Schließlich haben die Raketen zur allgemeinen Überraschung Langstreckenrekorde bis fast nach Haifa hingelegt, und der Erfolg des israelischen Abwehrsystems Iron Dome stand mit einem Schlag in Frage, als plötzlich der Ben-Gurion-Airport von internationalen Airlines nicht mehr angeflogen wurde.
Überdies schafften es immer wieder einzelne Terror-Trupps durch Tunnel auf die israelische Seite. In der Nacht zum Dienstag wurden dabei wieder fünf Soldaten getötet. Mit 53 Gefallenen sind Israels Verluste bereits jetzt um ein Vielfaches höher als in den beiden vorigen Kriegen zusammen.
Doch all das hat bislang nicht dazu geführt, dass die Hamas eine vielleicht letzte Ausfahrt vor dem Abgrund nimmt. Denn ihre Anführer wissen, dass in diesem Sommer die Nachkriegsbedingungen für sie ganz andere sein werden als 2009 und 2012. Erstens ist von Ägypten keine Unterstützung mehr zu erwarten, zweitens sind die Schmuggelrouten für den Waffennachschub versperrt, drittens wird sich die Bevölkerung im Gazastreifen nach dieser extremen Leidenszeit nur dann noch einmal hinter der Hamas scharen, wenn sie konkrete Aussichten auf eine Verbesserung der Lebensbedingungen bieten kann.
Dass die Hamas einer Demilitarisierung zustimmt: unvorstellbar
Die Hamas muss also nicht nur ans eigene Überleben im Krieg denken, sondern auch ans Überleben in der Zeit danach - und dazu braucht sie zwingend eine Aufhebung oder zumindest spürbare Lockerung der Blockade.
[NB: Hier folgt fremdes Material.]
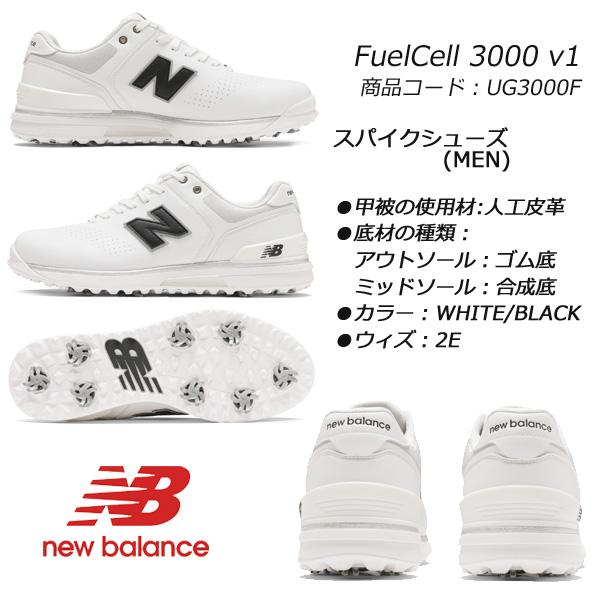 美品25cm ゴルフシューズNew Balance Fuelcell3000v1 楽天市場】ニューバランス 25年秋冬モデル 新作 ゴルフ メンズ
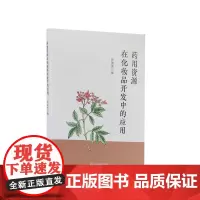 药用资源在化妆品开发中的应用 张俊清 主编 9787521419702 中国医药科技出版社 中药学 中药护肤学 医学书籍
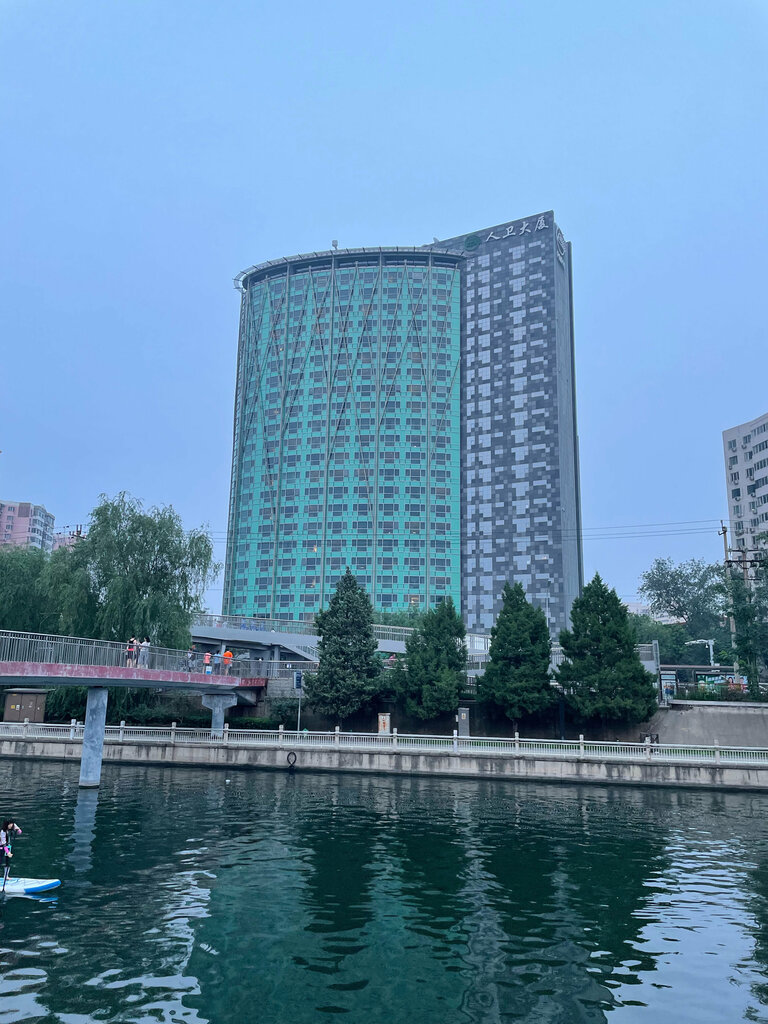 Hotel Гостиница, Beijing, photo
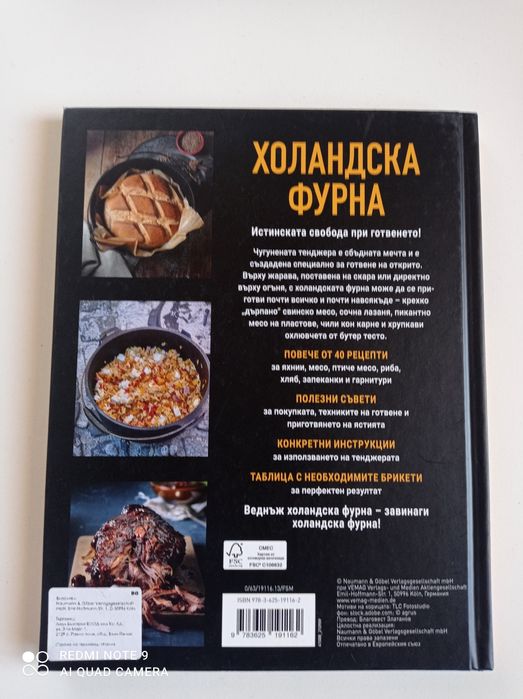 Малко по различна готварска книга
Immerhin wird diese letzte Hoffnung auch von außen genährt: Vom UN-Generalsekretär über den amerikanischen bis zum deutschen Außenminister betonen alle, dass die 1,8 Millionen Bewohner des Küstenstreifens nach dem Krieg dringend Luft zum Atmen brauchen, also eine Öffnung der Grenzen.
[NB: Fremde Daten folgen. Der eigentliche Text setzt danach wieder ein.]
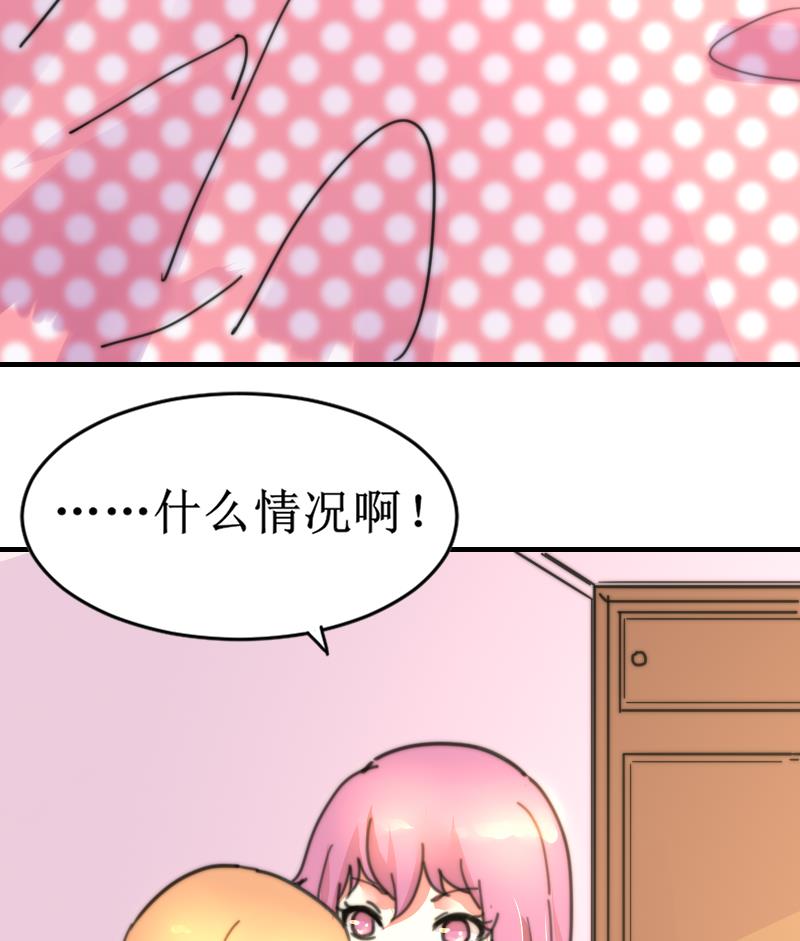 鱼生请多指教韩漫全集-第101话 居然是这种人无删减无遮挡章节图片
Selbst Israels Ministerpräsident Benjamin Netanjahu sprach am Sonntag in TV-Interviews mit amerikanischen Sendern von der Notwendigkeit "wirtschaftlicher und sozialer Erleichterungen" in Gaza. Aber unisono nennen sie dafür auch den gleichen Preis: eine Demilitarisierung des Küstenstreifens. Und eine Zustimmung dafür vonseiten der Hamas ist kaum vorstellbar.
Selbstzweck der Hamas ist der Krieg gegen Israel
Schließlich ist die 1987 gegründete Organisation per eigener Definition eine Widerstandsgruppe. Zwar ist sie auch eine politische Partei, die 2006 die palästinensischen Wahlen gewonnen hat. Obendrein zeigt sie sich als frommer Wohltätigkeitsverein. Aber ihr Sinn und Zweck liegt im Kampf gegen die israelischen Besatzer, und dazu braucht man Waffen.
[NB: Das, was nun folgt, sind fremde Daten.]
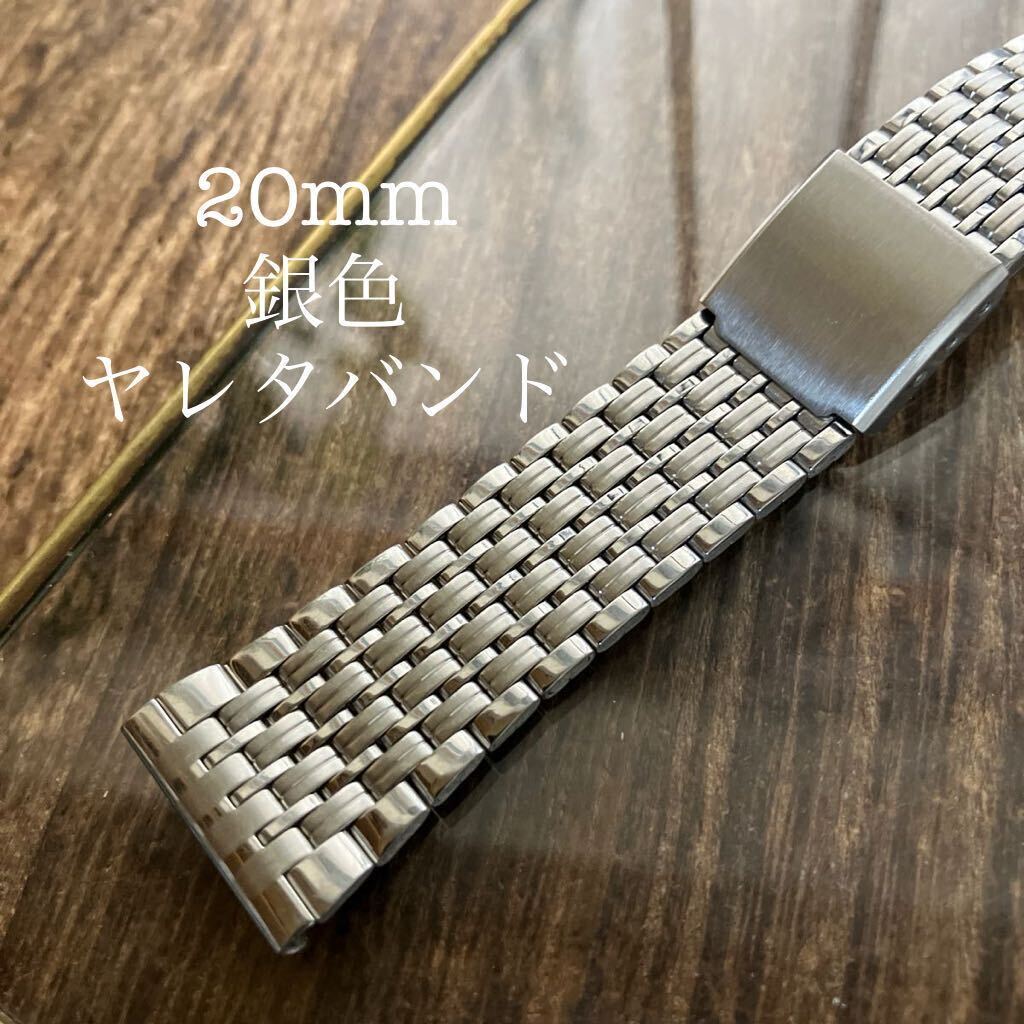 20mm серебряный цвет наручные часы частота наручные часы ремень yareta частота б/у товар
Andererseits ist die Hamas längst nicht mehr jener monolithische Block aus früheren Zeiten. Drei Machtzentren sind entstanden, die bisweilen verschiedene Interessen verfolgen. Auf der politischen Ebene konkurrieren miteinander die Exil-Führung unter dem in Katar residierenden Khaled Meschal und die Gaza-Regierung von Ismail Hanija. Daneben stehen die von Mohammed Deif kommandierten Kämpfer der Kassam-Brigaden.
In den Zeiten des Kampfes haben die Milizen das Ruder übernommen. Wenn sich der politische Flügel am Ende dieses Krieges also auf eine Demilitarisierung einlassen würde, um damit wenigstens das eigene Überleben zu sichern, dann droht der Konflikt mit den Kämpfern. Dies scheint der Grund zu sein, dass die Hamas nicht herausfindet aus diesem Krieg, den sie niemals gewinnen kann.